## ASSIGNED TASK
Copy out the records below exactly as they appear.

## DATA EXTRACTS
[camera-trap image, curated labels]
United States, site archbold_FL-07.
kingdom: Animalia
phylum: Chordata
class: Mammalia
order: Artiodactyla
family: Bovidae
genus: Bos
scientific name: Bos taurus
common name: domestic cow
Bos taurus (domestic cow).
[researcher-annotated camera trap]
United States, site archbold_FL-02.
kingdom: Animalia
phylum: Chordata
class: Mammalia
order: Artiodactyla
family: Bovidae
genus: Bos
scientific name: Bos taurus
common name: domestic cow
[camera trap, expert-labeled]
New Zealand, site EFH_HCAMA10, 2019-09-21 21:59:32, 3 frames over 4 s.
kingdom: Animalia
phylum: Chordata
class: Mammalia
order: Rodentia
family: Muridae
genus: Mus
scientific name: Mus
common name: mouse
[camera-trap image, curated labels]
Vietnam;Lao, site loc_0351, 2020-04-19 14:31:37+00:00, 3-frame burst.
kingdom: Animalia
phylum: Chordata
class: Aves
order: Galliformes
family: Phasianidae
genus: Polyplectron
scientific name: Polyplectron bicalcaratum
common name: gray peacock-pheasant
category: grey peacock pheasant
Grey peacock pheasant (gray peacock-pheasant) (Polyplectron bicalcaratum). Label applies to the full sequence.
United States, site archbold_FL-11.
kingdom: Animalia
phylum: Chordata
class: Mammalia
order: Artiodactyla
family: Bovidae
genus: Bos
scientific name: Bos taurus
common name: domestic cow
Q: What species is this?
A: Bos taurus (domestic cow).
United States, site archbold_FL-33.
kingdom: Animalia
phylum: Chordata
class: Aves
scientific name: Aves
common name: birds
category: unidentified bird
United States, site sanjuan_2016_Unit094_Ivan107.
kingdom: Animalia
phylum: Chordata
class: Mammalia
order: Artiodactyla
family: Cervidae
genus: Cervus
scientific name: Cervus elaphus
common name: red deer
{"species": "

## ANSWER AREA
[camera-trap image, curated labels]
United States, site archbold_FL-07.
kingdom: Animalia
phylum: Chordata
class: Mammalia
order: Artiodactyla
family: Bovidae
genus: Bos
scientific name: Bos taurus
common name: domestic cow
Bos taurus (domestic cow).
[researcher-annotated camera trap]
United States, site archbold_FL-02.
kingdom: Animalia
phylum: Chordata
class: Mammalia
order: Artiodactyla
family: Bovidae
genus: Bos
scientific name: Bos taurus
common name: domestic cow
[camera trap, expert-labeled]
New Zealand, site EFH_HCAMA10, 2019-09-21 21:59:32, 3 frames over 4 s.
kingdom: Animalia
phylum: Chordata
class: Mammalia
order: Rodentia
family: Muridae
genus: Mus
scientific name: Mus
common name: mouse
[camera-trap image, curated labels]
Vietnam;Lao, site loc_0351, 2020-04-19 14:31:37+00:00, 3-frame burst.
kingdom: Animalia
phylum: Chordata
class: Aves
order: Galliformes
family: Phasianidae
genus: Polyplectron
scientific name: Polyplectron bicalcaratum
common name: gray peacock-pheasant
category: grey peacock pheasant
Grey peacock pheasant (gray peacock-pheasant) (Polyplectron bicalcaratum). Label applies to the full sequence.
United States, site archbold_FL-11.
kingdom: Animalia
phylum: Chordata
class: Mammalia
order: Artiodactyla
family: Bovidae
genus: Bos
scientific name: Bos taurus
common name: domestic cow
Q: What species is this?
A: Bos taurus (domestic cow).
United States, site archbold_FL-33.
kingdom: Animalia
phylum: Chordata
class: Aves
scientific name: Aves
common name: birds
category: unidentified bird
United States, site sanjuan_2016_Unit094_Ivan107.
kingdom: Animalia
phylum: Chordata
class: Mammalia
order: Artiodactyla
family: Cervidae
genus: Cervus
scientific name: Cervus elaphus
common name: red deer
{"species": "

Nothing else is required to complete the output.